Среди ночи герцог отвез её домой в том же маленьком сером экипаже, который сам запряг. Открыла ему Анна Рансон. Что за зрелище? Монсеньор, уже не бешеный от ярости, но холодный, словно лед — держал за ухо Жанну, бледную, как смерть.
— Возвращаю её вам, мадам! Я только что обнаружил её в моей собственной постели, только вместо меня её обслуживал некий монах! Знал я, что она набожна, но не до такой же степени! И хотел бы я, чтобы вы слышали, как она истово молилась!

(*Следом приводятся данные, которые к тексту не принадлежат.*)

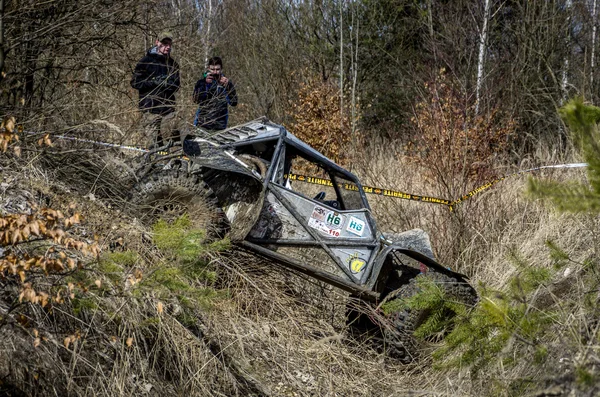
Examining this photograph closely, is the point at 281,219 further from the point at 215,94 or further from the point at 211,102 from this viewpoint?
the point at 215,94

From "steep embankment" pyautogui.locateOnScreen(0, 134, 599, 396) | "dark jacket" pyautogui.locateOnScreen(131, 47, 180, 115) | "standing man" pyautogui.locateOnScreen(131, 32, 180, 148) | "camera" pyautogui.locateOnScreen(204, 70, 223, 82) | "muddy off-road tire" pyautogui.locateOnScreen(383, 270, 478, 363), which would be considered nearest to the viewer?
"steep embankment" pyautogui.locateOnScreen(0, 134, 599, 396)

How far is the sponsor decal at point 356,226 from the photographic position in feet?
22.4

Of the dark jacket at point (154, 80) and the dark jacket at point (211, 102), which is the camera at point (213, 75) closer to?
the dark jacket at point (211, 102)

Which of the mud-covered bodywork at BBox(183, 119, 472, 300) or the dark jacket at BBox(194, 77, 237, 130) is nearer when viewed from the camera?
the mud-covered bodywork at BBox(183, 119, 472, 300)

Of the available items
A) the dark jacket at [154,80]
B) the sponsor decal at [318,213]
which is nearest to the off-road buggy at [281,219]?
the sponsor decal at [318,213]

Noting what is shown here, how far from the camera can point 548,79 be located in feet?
58.7

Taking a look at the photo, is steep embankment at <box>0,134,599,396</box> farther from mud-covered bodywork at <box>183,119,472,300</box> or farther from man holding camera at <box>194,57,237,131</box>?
man holding camera at <box>194,57,237,131</box>

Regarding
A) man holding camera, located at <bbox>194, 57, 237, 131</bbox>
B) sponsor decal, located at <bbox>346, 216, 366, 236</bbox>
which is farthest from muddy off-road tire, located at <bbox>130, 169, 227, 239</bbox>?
man holding camera, located at <bbox>194, 57, 237, 131</bbox>

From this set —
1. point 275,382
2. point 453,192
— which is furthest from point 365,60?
point 275,382

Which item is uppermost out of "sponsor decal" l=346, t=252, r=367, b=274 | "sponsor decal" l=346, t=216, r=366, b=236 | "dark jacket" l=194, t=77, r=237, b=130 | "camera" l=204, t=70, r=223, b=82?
"camera" l=204, t=70, r=223, b=82

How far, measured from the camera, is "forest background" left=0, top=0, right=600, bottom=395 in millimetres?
4152

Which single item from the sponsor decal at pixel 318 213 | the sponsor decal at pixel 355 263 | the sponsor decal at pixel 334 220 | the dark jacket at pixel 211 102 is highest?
the dark jacket at pixel 211 102

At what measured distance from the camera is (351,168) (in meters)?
11.2

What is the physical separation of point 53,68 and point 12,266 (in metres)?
4.19
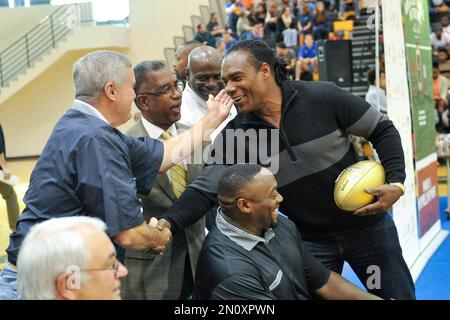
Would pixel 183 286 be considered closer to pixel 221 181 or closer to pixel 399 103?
pixel 221 181

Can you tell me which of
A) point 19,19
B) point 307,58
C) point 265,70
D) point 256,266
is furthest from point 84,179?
point 19,19

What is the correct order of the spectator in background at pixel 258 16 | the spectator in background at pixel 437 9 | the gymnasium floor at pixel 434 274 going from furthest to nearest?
the spectator in background at pixel 258 16
the spectator in background at pixel 437 9
the gymnasium floor at pixel 434 274

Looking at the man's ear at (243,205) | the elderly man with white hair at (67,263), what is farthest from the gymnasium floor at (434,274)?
the elderly man with white hair at (67,263)

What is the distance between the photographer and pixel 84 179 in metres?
2.65

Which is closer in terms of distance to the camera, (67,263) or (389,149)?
(67,263)

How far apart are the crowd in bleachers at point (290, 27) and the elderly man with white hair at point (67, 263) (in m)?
14.1

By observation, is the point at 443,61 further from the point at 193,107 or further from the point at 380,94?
the point at 193,107

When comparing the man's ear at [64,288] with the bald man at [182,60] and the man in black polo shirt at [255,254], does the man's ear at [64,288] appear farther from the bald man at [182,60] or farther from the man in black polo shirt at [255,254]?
the bald man at [182,60]

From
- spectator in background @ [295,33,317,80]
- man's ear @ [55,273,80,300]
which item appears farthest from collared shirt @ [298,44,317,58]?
man's ear @ [55,273,80,300]

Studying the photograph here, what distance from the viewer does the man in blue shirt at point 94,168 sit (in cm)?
267

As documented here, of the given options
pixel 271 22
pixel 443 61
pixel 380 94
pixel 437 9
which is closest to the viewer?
pixel 380 94

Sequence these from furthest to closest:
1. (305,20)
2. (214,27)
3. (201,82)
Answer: (214,27), (305,20), (201,82)

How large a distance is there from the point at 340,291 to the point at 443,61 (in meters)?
14.6

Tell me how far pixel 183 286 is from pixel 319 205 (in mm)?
846
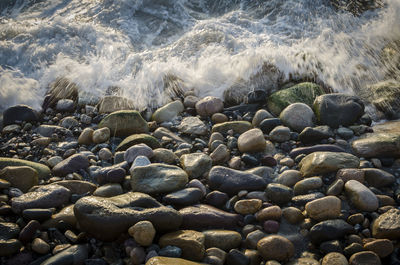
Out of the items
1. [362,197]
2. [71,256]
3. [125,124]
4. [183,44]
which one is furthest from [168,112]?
[362,197]

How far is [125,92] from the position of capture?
368 cm

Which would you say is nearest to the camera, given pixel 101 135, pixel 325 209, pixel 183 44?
pixel 325 209

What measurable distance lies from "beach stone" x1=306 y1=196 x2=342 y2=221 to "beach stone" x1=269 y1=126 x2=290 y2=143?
88cm

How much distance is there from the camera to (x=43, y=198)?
203 cm

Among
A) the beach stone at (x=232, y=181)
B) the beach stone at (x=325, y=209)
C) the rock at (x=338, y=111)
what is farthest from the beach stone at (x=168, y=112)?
the beach stone at (x=325, y=209)

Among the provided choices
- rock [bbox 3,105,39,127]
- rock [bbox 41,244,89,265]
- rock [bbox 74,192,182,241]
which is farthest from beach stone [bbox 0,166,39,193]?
rock [bbox 3,105,39,127]

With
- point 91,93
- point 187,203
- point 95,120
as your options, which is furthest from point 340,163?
point 91,93

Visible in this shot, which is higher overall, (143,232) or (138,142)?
(138,142)

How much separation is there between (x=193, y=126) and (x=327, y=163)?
1.30 m

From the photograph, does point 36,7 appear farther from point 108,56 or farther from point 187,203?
point 187,203

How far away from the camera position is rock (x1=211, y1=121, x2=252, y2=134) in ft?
9.54

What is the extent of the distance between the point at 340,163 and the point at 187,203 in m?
1.12

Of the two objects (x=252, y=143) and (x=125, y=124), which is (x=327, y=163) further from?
(x=125, y=124)

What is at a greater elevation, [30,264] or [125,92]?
[125,92]
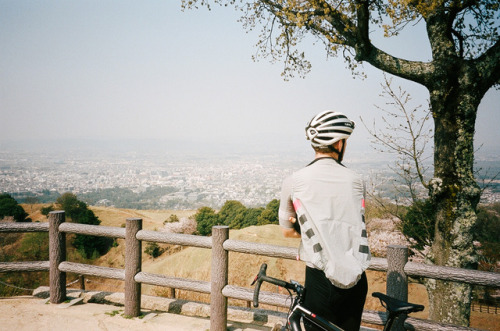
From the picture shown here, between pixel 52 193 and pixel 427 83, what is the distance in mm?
63208

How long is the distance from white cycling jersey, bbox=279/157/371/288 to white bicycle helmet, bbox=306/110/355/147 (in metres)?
0.14

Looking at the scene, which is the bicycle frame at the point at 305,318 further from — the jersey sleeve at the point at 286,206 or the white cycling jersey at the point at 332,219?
the jersey sleeve at the point at 286,206

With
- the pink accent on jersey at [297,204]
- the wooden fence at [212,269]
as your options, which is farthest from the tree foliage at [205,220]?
the pink accent on jersey at [297,204]

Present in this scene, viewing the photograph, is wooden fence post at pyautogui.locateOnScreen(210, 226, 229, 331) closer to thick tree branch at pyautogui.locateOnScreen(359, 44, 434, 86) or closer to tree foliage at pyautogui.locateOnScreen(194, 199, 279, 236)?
thick tree branch at pyautogui.locateOnScreen(359, 44, 434, 86)

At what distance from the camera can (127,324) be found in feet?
14.5

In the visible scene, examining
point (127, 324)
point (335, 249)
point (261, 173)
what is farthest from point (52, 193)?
point (335, 249)

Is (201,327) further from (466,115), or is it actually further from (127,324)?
(466,115)

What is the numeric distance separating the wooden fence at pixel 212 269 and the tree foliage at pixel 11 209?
44368 millimetres

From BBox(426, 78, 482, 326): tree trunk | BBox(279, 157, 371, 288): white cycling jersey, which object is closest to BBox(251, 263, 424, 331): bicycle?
BBox(279, 157, 371, 288): white cycling jersey

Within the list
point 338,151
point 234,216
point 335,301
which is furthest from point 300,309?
point 234,216

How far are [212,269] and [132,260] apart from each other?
128 centimetres

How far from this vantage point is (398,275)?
3.20 meters

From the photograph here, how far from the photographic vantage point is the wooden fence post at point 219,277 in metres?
4.06

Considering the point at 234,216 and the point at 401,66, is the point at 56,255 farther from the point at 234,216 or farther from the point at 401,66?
the point at 234,216
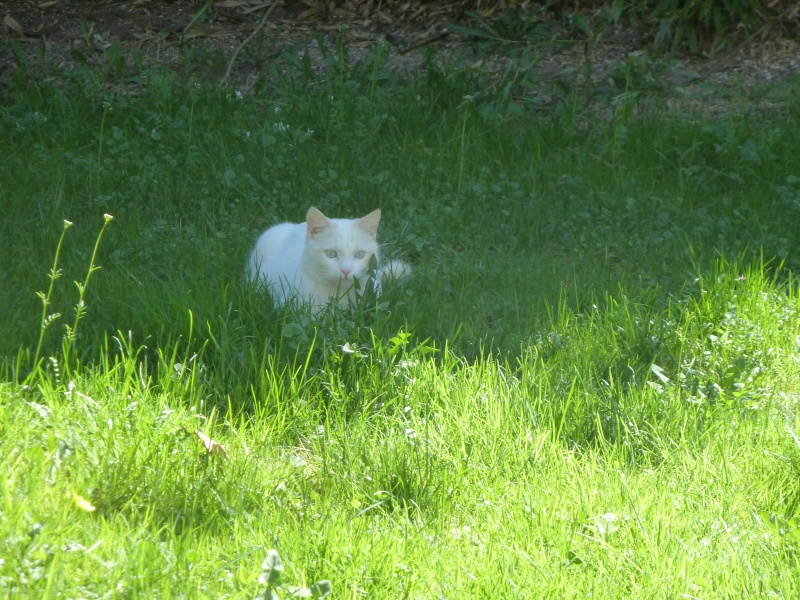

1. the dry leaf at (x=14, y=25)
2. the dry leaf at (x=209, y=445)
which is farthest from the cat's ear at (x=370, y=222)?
the dry leaf at (x=14, y=25)

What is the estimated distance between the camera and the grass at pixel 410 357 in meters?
2.22

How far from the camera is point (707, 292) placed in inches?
142

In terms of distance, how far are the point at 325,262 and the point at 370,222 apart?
0.85 feet

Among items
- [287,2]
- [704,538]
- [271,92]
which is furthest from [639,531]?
[287,2]

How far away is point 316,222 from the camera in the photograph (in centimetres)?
380

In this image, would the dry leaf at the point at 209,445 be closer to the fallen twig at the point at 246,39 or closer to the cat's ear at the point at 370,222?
the cat's ear at the point at 370,222

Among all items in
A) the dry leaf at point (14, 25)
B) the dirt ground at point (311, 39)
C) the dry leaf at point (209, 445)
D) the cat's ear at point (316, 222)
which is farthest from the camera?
the dry leaf at point (14, 25)

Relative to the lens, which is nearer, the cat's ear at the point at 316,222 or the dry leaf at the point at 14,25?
the cat's ear at the point at 316,222

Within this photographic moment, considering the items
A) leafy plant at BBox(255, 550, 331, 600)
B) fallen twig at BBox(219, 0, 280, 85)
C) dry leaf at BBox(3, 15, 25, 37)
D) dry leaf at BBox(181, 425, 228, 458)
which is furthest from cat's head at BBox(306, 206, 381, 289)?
dry leaf at BBox(3, 15, 25, 37)

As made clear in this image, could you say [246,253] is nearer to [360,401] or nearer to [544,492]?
[360,401]

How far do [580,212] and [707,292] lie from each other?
122cm

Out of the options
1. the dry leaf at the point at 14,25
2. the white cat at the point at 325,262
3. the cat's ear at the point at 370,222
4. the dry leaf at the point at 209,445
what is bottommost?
the dry leaf at the point at 209,445

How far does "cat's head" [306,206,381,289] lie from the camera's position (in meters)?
3.81

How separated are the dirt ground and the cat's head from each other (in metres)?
2.57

Но худшее было ещё впереди: Монсеньор швырнул наземь мешочек, из которого к ногам Жанны высыпались золотые монеты.
— За оказанные услуги! — герцог хлопнул дверьми. И небольшой серый экипаж, запряженный смирными лошадками, удалился во мраке ночи навсегда!
Для Жанны настали нелегкие дни. Что только не пришлось ей выслушать! И не от мужчин, которые и голоса не подавали, слишком уж расстроенные таким финалом, — а от своей собственной матери!
— Наставлять рога герцогу! Герцогу! Это неслыханно! Во Франции всего-то пять герцогов, тебе достался один из них, причем лучший, и ты ему наставляешь рога?!
Это повторялось тысячекратно, и тысячекратно завершалось так:
— А теперь останешься одна с бастардом! [1]
— Он и так бы был бастардом!
— Ах, оставь, девочка. Есть бастард и бастард! И о твоем, можешь быть уверена, черта с два его отец позаботится.
— Но ведь он его отец!
1
Бастард (фр. bastarge) — незаконнорожденный потомок.